Fisiologismo é luta, é defesa de interesses de outrem. Ética em oposição poderia ser tomada como renúncia. Não vejo como conciliar os dois.
É bem verdade que política, democracia e fisiologismo devem se submeter ao império da lei. Se é isso que você toma por ético, tudo bem.
Nesse caso, entretanto, o título mais apropriado para o site seria PolíticaLegalidade.
Clever Mendes de Oliveira
BH, 23/04/2009
Depois o faraó reprova os paredões dos regimes comunistas, fala mal do Fidel etc.
Senhor Clever (que nome… Se fosse comigo, corria para a justiça para trocar por surfando na jaca), acho que entendi o Pedroca Doria. O último incorruptível do povo brasileiro, detonou uma chibaba alagoana e passou a distribuir passagens para a família passear em Nova York, já que ele não pode por ter ficha suja nos EUA. Assim, O Pedroca generalizou, pois o último bastião da moralidade ruiu. Que será que o Doria anda afanando ou subornando??????
Do blogueiro paraense Juvêncio Arruda (5ª Emenda), sob o título “Encontro de Genis”:
“O blog sugere, com todo o respeito, que os parlamentares paroaras que viajaram ao exterior, ou mesmo dentro do país, usando patrimonialmente, segundo Gabeira, suas cotas de passagens, ofereçam um jantar ao colega Vic Pires Franco (DEM), sobre cujo lombo recaiu a justa e indignada grita do populacho.

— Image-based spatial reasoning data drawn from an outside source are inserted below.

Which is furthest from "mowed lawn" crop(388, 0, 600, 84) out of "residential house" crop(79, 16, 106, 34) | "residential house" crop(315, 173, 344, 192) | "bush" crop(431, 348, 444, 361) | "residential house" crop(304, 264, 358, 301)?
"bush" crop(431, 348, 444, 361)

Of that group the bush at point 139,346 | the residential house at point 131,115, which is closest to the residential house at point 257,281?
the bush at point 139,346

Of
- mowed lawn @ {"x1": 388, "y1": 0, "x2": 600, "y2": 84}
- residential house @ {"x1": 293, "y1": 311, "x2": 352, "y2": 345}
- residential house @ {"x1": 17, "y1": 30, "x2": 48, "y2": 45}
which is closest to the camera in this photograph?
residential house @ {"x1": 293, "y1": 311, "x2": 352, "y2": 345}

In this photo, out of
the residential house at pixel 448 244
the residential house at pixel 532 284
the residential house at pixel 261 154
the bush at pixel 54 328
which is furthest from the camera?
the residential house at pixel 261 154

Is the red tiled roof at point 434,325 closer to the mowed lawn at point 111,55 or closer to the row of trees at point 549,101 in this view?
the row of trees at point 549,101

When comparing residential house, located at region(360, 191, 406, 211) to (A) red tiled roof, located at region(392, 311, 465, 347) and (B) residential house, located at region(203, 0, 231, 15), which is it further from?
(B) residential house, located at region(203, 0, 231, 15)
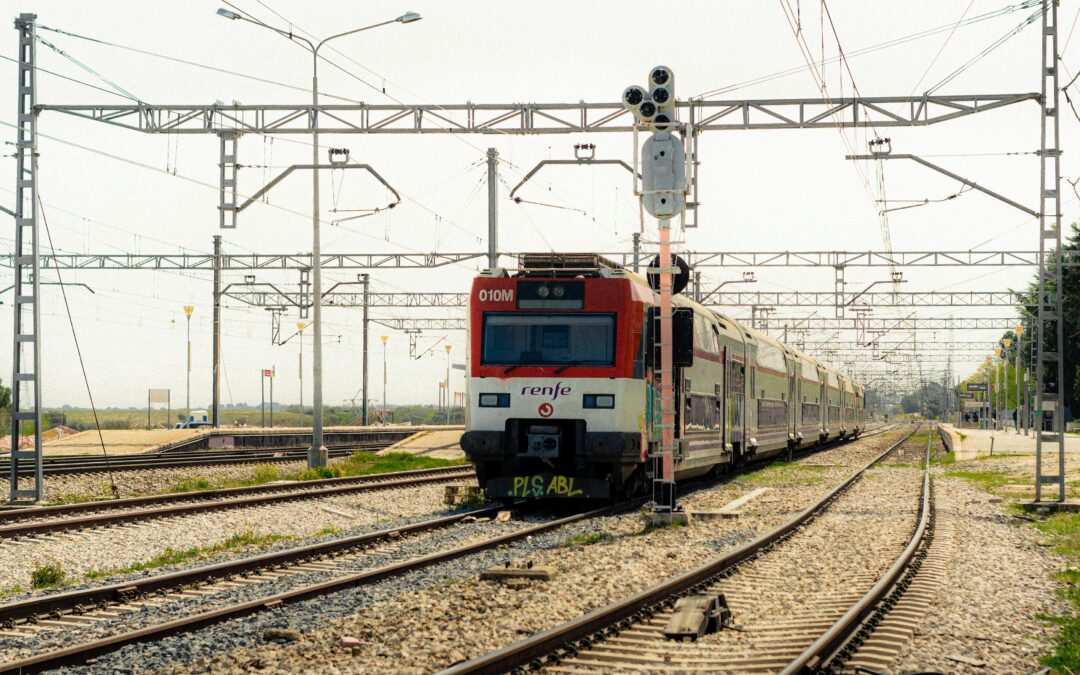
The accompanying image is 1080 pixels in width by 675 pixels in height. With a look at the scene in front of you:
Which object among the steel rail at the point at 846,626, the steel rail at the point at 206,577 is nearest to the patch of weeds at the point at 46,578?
the steel rail at the point at 206,577

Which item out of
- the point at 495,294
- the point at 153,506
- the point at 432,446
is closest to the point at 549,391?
the point at 495,294

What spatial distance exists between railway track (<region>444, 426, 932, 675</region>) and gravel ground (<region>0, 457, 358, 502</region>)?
1469 cm

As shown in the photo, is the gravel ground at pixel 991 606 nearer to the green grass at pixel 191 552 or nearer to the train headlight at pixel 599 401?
the train headlight at pixel 599 401

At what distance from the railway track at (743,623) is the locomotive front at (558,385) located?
4.15 meters

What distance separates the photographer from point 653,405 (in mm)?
17422

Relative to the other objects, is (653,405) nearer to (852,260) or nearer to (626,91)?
Answer: (626,91)

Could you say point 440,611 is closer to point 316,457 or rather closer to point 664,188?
point 664,188

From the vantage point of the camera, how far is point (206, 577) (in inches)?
428

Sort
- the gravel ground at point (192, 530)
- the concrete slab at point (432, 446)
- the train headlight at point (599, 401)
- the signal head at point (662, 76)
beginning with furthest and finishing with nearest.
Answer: the concrete slab at point (432, 446)
the train headlight at point (599, 401)
the signal head at point (662, 76)
the gravel ground at point (192, 530)

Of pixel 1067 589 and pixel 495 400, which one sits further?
pixel 495 400

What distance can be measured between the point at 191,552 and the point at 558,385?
614 cm

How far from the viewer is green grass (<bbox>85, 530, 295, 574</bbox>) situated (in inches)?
464

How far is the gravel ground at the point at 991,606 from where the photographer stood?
7883 mm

Permitam-me a sugestão do local: o Porcão de Brasília, fascinante espaço de degustação de bovinos e correlatos.
O poster gostaria muito de assistir ao encontro mas, sem dinheiro para a passagem e avesso a cotas, agradeceria se algum parlamentar enviasse uma foto pelo celular. Seria publicada, com os devidos créditos.”

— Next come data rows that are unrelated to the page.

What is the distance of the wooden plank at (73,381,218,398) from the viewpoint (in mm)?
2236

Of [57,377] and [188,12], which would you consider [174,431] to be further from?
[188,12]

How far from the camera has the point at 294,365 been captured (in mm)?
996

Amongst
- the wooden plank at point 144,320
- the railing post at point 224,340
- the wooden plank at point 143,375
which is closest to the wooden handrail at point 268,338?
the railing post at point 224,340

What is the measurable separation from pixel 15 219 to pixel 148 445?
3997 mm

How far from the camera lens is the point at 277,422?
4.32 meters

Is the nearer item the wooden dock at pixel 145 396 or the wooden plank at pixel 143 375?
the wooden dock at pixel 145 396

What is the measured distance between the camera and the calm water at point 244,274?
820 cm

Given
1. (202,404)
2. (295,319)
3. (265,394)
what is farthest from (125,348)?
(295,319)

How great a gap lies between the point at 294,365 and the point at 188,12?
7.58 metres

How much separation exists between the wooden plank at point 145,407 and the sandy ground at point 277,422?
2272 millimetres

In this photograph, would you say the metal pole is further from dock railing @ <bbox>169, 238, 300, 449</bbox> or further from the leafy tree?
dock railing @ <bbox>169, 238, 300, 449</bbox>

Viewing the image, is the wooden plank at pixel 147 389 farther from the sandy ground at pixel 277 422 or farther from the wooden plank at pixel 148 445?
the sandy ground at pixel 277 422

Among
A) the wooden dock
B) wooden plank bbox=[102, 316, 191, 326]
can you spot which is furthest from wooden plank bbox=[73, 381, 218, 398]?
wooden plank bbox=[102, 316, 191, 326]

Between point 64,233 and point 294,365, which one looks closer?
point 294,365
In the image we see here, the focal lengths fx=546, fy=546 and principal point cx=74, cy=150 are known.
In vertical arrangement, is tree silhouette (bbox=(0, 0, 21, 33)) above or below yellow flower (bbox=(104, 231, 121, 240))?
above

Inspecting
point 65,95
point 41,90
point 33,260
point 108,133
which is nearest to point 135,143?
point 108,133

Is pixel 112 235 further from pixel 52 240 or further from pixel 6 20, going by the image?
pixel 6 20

A bancada parlamenturista carioca bem poderia oferecer o mesmo mimo ao Gabeira. Ele fez por merecer.
O PD daria a foto no Weblog.
Eu estou esperando ser subornado pelo Dantas para receber habeas do Gilmar de lama Mendes.
Surfando na Jaca,
Um dia você chega lá. Imagino você comprando livros na Amazon e aparece “If you are Surfing on the Jack-fruit clique here” e só você poder cair lá no buraco.
Pax,
Não prestei atenção à forma como estava escrito o nome do seu site. Agora percebi: é PolíticAética. Ai, no meu entendimento, você está certo. A política é sem ética. E mais, penso que estão equivocados os que querem levar a ética para a política. Com ética não haveria política. Como mencionei no email anterior a política deve ficar submetida ao princípio da legalidade. Ao que for feito fora da legalidade cabe a sanção prevista na lei. A lei é a imposição heterônoma de um comportamento. A ética deveria ser a imposição autônoma do comportamento. A ética heterônoma eu a denomino de a ética da soberbia.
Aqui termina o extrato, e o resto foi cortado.